What the task asks: Copy the listing below exactly, but skip the pictures.

Data section:
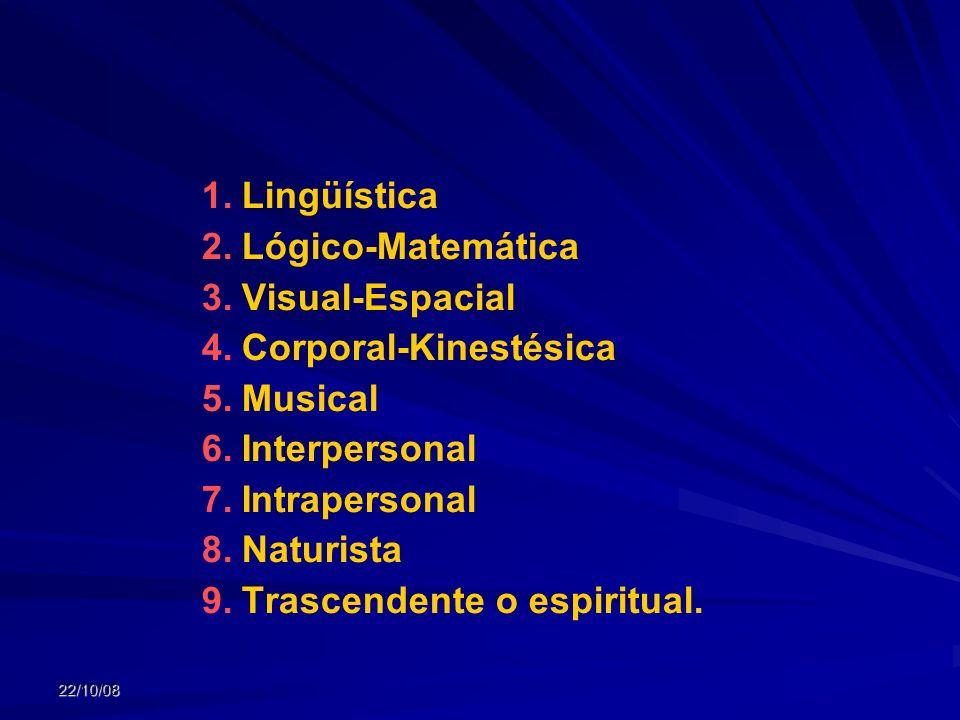 22/10/08 13. Inteligencias Múltiples 1. 2. 3. 4. 5. 6. 7. 8. 9.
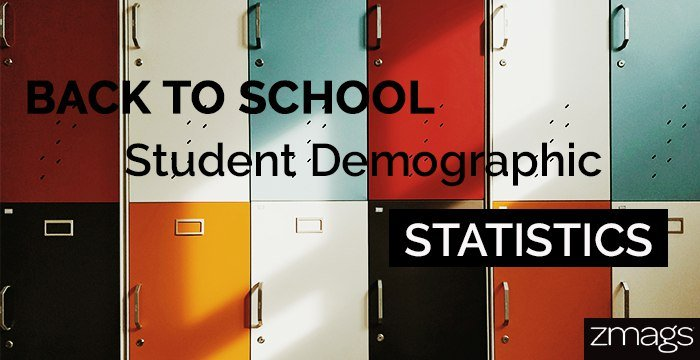 Back To School: Capitalizing On Student Demographic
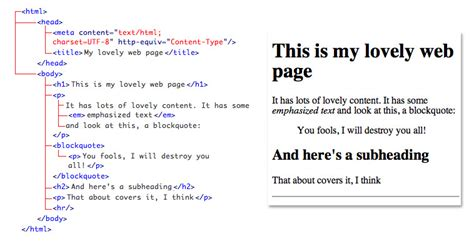 design web page html language the clueless marketer s guide to building a landing page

The answer:
 22/10/08 13. Inteligencias Múltiples 1. 2. 3. 4. 5. 6. 7. 8. 9.
 Back To School: Capitalizing On Student Demographic
 design web page html language the clueless marketer s guide to building a landing page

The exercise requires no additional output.